If not for the hype and stunning trailer, which promised an all-out Rajini masala entertainer, Kabali would have been far more enjoyable, feels S Saraswathi.
So much has been written, said and predicted about Superstar Rajinikanth’s Kabali that it seems impossible for the film to live up to the lofty expectations.
But interestingly enough, director Pa Ranjith, a relative newcomer, manages to hold his own against the Superstar.
Known for his simple narration and armed with a slow-paced yet emotionally powerful screenplay, the two-film old director has not made many compromises for Rajinikanth.
Ranjith has cleverly portrayed Rajinikanth as a powerful gangster, who loves his handcrafted suits and designer sunglasses.

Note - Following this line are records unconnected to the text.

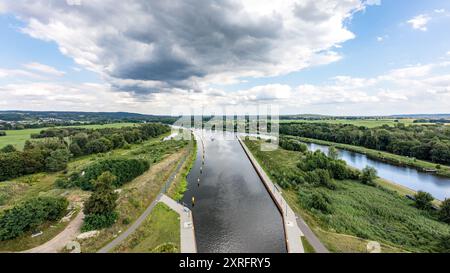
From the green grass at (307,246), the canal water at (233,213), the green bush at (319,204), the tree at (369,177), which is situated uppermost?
the tree at (369,177)

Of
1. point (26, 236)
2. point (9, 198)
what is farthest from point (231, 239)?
point (9, 198)

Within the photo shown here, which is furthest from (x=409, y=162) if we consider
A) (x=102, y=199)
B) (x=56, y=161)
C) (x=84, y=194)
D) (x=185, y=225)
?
(x=56, y=161)

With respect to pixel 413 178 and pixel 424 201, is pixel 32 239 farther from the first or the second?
pixel 413 178

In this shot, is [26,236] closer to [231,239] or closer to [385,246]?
[231,239]

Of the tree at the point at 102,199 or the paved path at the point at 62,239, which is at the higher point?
the tree at the point at 102,199

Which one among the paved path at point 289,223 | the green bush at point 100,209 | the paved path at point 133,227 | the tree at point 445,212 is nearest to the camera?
the paved path at point 289,223

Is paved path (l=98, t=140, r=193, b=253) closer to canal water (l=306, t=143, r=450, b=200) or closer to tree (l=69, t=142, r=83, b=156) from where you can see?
tree (l=69, t=142, r=83, b=156)

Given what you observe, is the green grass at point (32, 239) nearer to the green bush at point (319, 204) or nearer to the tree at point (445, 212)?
the green bush at point (319, 204)

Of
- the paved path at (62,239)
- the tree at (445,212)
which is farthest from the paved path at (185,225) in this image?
the tree at (445,212)
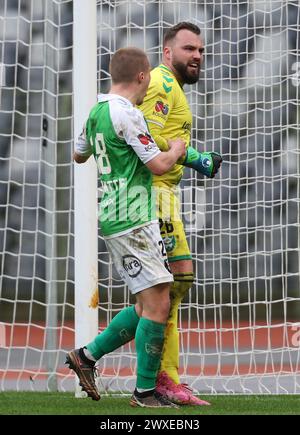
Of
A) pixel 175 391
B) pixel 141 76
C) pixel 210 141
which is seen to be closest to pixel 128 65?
pixel 141 76

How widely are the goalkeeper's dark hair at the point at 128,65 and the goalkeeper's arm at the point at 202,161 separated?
48cm

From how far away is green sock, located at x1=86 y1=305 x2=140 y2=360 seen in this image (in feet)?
18.7

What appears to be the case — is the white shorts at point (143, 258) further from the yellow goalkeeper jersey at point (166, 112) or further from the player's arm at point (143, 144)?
the yellow goalkeeper jersey at point (166, 112)

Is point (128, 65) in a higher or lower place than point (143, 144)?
higher

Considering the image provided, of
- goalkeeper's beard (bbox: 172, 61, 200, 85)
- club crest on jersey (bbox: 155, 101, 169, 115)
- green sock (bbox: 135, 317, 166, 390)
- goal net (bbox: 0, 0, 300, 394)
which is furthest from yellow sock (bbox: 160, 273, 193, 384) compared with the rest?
goal net (bbox: 0, 0, 300, 394)

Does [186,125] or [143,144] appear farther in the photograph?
[186,125]

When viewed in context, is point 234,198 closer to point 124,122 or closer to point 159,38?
point 159,38

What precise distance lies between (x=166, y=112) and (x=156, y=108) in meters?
0.06

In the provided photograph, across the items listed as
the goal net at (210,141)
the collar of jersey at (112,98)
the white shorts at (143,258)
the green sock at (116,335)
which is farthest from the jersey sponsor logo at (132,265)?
the goal net at (210,141)

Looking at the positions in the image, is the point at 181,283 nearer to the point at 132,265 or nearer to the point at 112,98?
the point at 132,265

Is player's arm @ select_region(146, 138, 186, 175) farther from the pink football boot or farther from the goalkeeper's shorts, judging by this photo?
the pink football boot

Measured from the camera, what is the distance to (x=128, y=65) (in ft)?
18.1

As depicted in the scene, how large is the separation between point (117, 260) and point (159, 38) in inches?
100.0
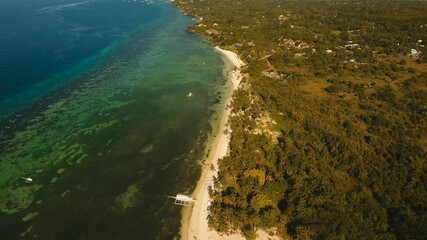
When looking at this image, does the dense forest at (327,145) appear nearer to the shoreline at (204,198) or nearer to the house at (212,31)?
the shoreline at (204,198)

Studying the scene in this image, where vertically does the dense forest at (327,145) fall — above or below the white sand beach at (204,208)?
above

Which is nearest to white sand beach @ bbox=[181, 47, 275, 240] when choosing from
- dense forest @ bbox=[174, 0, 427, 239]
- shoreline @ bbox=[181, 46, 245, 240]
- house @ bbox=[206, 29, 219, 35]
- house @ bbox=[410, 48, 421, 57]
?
shoreline @ bbox=[181, 46, 245, 240]

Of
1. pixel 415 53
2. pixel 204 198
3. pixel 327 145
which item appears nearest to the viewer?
pixel 204 198

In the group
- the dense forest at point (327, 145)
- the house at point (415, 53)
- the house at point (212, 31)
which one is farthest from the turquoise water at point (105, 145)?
the house at point (415, 53)

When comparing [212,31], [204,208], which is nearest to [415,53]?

The film is not without its share of mass moments but there has been no attempt to make him three shades lighter or invincible and there is none of Rajini’s usual gimmicks. He appears strangely calm and philosophic, even vulnerable and helpless at times.
Kabali revolves around the plight of Malaysian Indians, who have been toiling for a pittance at menial jobs in their country for generations. They revolt under the leadership of Kabaleeshwaran (Rajinikanth), also a lowly worker.
Into this fight for justice and bloody gang wars, the director has woven a tale of love between Kabali and Kumudavalli (Radhika Apte). Their love affair is brutally cut short when the fight escalates, Kumudha is killed and Kabali gets jailed for 25 years.
All this is narrated in a brief flashback and the film opens with Kabali being released from jail.
For most part, the film moves at a snail’s pace with brief moments of high-octane stunts.
There are lengthy conversations between the actors and emotions seem to play a bigger role in this gangster movie. The spotlight is almost entirely on the love story, and neither the workers nor the gang wars or its leaders are given any importance.
Music composer Santhosh Narayanan proves he is a class apart with his powerful background score, and the Nerupa Da number. The haunting Maya Nadhi, picturised on an aging couple, also touches your heart.
Among the performances, Radhika Apte, Dhansika and Dinesh stand out. But the antagonists -- played by Kishore and Taiwanese actor Winston Chao -- are all show and no substance.
Kabali is definitely not your regular Rajini film and is most likely to disappoint his fans. The film is also not as gripping as Ranjith’s critically acclaimed Madras.
If not for the hype and stunning trailer, which promised an all-out Rajini masala entertainer, the film would have been far more enjoyable.